Once the red-carpet season gets underway, we become used to seeing the stars all dolled up, as if that's what they look like when they eat breakfast or pop out to the shops.
Couture gowns and trailing skirts are the norm at this time of year, but they've also become an essential part of designers' collections. There's a certain mindset that bemoans that the red carpet has come to bear so heavily on those who are trying to make their way in the industry. Award-ceremony exposure can make or break a label – celebrities choosing Zac Posen and Jason Wu made those designers household names. At the collections, it's easy to see the pieces destined for the Oscars – the long, spangled ones. But there are those who complain that creating dresses for celebs has become a distraction for young designers, who neglect the more mundane pieces that their less glitzy customer might want to wear.

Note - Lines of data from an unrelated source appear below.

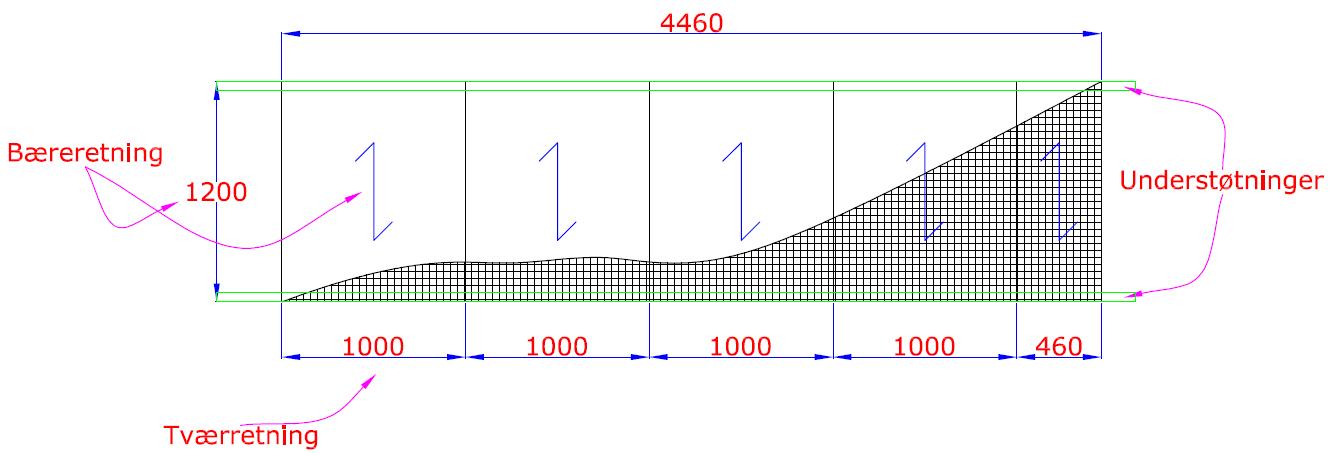 En graf over støtter og laster: snøjernsgitter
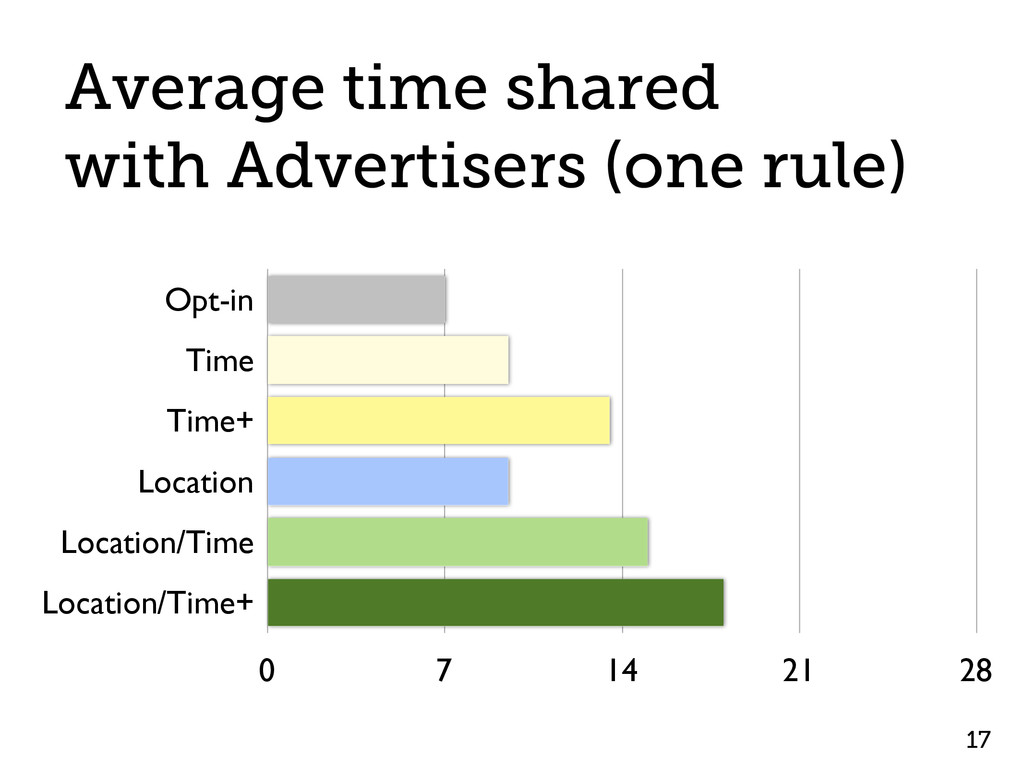 17 Average time shared with Advertisers (one ru...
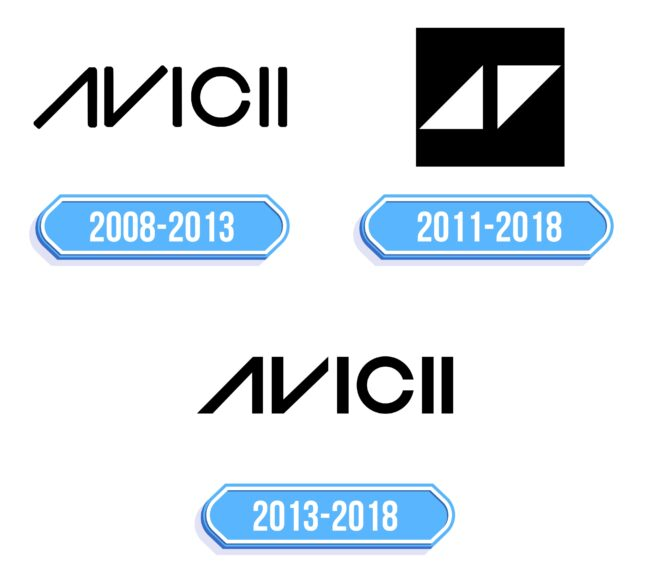 Avicii Logo Storia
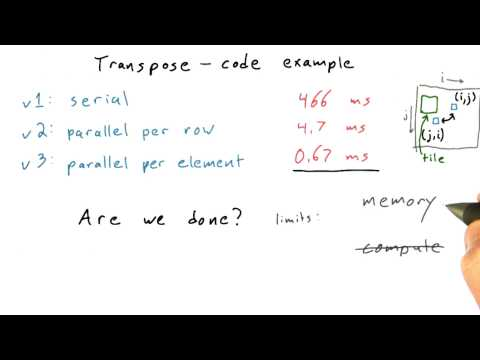 Maximum Parallelism Is Not Always Best For Performance - Intro to Parallel Programming thumbnail
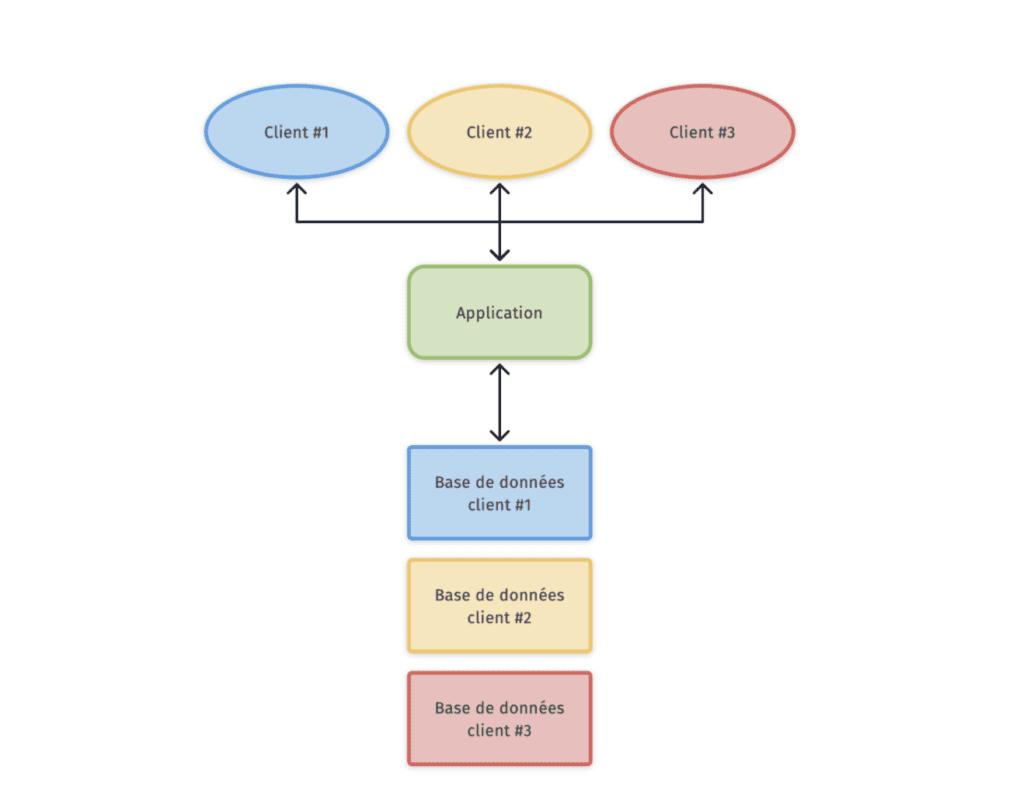 Approche hybride : mutualisation de l'application avec plusieurs bases de données dans la même instance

In the old days, the gowns were made by the hallowed Hollywood costumiers – Edith Head or Adrian, for example. Marlene Dietrich was one of the first screen sirens to work with a fashion designer –Christian Dior – in 1951 . They worked out the angles and aspects that would feature most and devised the ultimate in statement dressing. Today, there's less choreography but no less planning. Stylists work for months to pick the best gowns for their clients. Then there's the jewellery, shoes and the perfect clutch.
But you can't avoid every pitfall. Take Barbra Streisand's sheer Arnold Scaasi tunic and trousers, which became almost transparent under stage lights. And Jennifer Lawrence's mishap last week, when a chair on her hem ripped apart her Dior couture. That's the problem with clothes and the red carpet: no matter how glamorous and magical they might be, real life can always intervene.